The online media is supposed to offer a fresh, corporate-free alternative. For years, Gemma O’Doherty was the poster girl for the new media. I found her Mary Boyle documentary unconvincing, but thousands say otherwise.
I know the Fr Niall Molloy case, which she’s “investigated”. I reported on the original trial of Richard Flynn in June 1986, and the coroner’s inquest six weeks later. And I’ve followed events since.
The trial was a disgrace, the judge was factually wrong in his assessment of evidence. The inquest, on the other hand, was impeccably conducted by Coroner Brian Mahon.
O’Doherty’s theory that there was a conspiracy between police and Fianna Fail seems to me to be nonsense. This is about real people, grieving families coping with a failure of the State, trying to meet their obligations to a dead man they loved.
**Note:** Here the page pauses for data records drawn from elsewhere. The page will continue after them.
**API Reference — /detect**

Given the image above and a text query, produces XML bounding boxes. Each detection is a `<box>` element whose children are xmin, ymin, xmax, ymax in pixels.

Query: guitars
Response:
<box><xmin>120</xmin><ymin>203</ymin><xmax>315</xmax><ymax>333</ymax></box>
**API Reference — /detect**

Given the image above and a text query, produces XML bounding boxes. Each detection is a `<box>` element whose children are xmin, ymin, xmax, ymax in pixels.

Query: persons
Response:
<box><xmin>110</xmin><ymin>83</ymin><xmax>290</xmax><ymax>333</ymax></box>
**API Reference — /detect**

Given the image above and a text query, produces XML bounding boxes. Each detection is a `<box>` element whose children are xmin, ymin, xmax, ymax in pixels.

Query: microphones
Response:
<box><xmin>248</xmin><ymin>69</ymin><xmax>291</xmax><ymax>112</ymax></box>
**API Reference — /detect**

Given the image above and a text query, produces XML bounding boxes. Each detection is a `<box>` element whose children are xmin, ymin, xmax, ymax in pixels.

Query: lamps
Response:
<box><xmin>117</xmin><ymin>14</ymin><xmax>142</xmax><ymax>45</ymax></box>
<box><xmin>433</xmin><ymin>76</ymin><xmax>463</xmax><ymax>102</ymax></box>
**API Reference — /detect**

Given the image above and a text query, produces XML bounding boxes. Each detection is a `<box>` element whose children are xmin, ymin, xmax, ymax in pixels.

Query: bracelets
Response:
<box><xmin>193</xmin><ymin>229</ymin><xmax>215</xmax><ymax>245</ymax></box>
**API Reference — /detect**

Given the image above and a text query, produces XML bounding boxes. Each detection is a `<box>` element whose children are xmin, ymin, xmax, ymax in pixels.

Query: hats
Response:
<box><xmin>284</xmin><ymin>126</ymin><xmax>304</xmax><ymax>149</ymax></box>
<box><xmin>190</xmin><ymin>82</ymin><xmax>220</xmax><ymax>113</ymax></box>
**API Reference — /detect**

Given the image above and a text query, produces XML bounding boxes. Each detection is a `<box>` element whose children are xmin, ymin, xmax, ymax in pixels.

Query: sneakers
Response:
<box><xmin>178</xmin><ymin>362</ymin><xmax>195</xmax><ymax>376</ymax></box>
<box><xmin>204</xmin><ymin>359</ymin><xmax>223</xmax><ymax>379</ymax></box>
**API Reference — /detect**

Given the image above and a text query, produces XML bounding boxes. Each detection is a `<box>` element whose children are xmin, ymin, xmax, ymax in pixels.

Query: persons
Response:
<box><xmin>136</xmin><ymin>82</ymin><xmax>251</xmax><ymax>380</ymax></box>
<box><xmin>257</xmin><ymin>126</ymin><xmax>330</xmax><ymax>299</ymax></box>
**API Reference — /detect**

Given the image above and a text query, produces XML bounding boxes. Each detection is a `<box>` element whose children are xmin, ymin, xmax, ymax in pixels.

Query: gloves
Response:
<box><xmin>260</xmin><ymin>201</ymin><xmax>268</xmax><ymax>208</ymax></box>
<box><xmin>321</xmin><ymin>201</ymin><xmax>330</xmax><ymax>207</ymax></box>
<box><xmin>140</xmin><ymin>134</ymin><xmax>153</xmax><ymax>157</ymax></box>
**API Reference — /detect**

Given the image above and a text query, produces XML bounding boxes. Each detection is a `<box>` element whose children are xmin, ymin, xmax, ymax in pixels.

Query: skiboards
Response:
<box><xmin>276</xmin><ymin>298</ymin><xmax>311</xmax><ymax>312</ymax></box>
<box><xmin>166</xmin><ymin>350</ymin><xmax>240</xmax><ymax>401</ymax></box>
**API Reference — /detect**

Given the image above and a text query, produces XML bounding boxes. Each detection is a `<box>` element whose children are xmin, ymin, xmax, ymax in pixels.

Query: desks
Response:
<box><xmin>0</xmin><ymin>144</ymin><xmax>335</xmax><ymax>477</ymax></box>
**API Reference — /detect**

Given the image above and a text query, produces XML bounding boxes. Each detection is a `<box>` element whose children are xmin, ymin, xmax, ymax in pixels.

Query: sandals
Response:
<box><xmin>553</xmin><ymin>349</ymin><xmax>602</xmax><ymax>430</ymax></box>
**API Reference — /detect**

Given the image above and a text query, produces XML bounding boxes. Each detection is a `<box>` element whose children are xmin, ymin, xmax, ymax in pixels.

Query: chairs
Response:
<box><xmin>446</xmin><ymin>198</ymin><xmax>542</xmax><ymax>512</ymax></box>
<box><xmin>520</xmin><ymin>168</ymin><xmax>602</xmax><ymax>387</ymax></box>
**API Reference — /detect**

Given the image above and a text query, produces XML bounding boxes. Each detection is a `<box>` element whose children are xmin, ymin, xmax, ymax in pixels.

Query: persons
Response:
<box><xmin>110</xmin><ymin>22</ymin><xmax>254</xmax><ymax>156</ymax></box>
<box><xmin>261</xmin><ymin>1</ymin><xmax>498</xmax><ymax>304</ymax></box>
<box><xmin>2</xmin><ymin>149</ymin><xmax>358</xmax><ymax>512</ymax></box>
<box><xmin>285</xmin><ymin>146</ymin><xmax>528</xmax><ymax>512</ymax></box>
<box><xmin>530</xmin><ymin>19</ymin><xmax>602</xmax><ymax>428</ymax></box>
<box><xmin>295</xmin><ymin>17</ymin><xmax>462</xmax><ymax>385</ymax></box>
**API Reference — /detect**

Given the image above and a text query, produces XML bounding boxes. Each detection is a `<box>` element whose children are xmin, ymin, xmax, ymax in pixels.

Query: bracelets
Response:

It’s not a game of Cluedo.
Having failed to become president, O’Doherty seems to have left her “investigations” behind, along with her corruption campaign, to warn us that “globalists” are set on destroying Ireland.
She warns of jihadists, and says “we’re going to make Ireland Irish again”, and, she says — oh, Christ, the usual oul s**te.
Fact: top migrants here? The Poles; they do good work. Want to kick them out? Leave the EU.
Next largest, the Brits; they’re good neighbours. Want to kick them out? Want them to kick out the Irish?
I watched O’Doherty and others get upset online about how Ireland is unrecognisable. “It’s not Ireland anymore,” all the “migrants from Africa and the Third World”.
Two percent Asian; 1.4pc black.
Some people, God love them, they can’t take such overwhelming change.
Fact: we live in a world dreadfully disrupted by war, global warming and economic devastation. A dozen years ago there were 8m refugees; a decade later that had doubled.
Now, some 60m refugees seek to escape death or gross exploitation. Two-thirds are internally displaced, about 21m spill out across nearby countries — some try to get to Europe, a relative handful make it to Ireland, and we welcome them.
We are not the 19th Century Brits, who shrugged at the famines, while the Irish ate grass. If our compassion and solidarity stops at the shores of Ireland, we are nothing more than Farage in a leprechaun hat.
In the online world, people have an inalienable right to be small-minded prats. In the mainstream media, not so much.
Before an election, there’s a 24-hour broadcast moratorium, to prevent uncheckable last-minute claims.
In these times, when the logic of an argument can be killed by hammer-blow statistics, and it has become normal for politicians to use hammer-blow “facts”, we need less live broadcasting. And “balance” — a corrective report at some other time — is not enough.
Record live shows two hours early, “as live”; fact-check them before broadcast; and inform viewers accordingly at the end of each show.
It would be more useful; and everyone would watch to the end. Mind you, sometimes it seems like the debate — both media and online — goes on as though detached from the reality it’s supposed to be about. As though winning the argument is all that matters.
‘Is it normal to have 10,000 people living in extreme conditions?’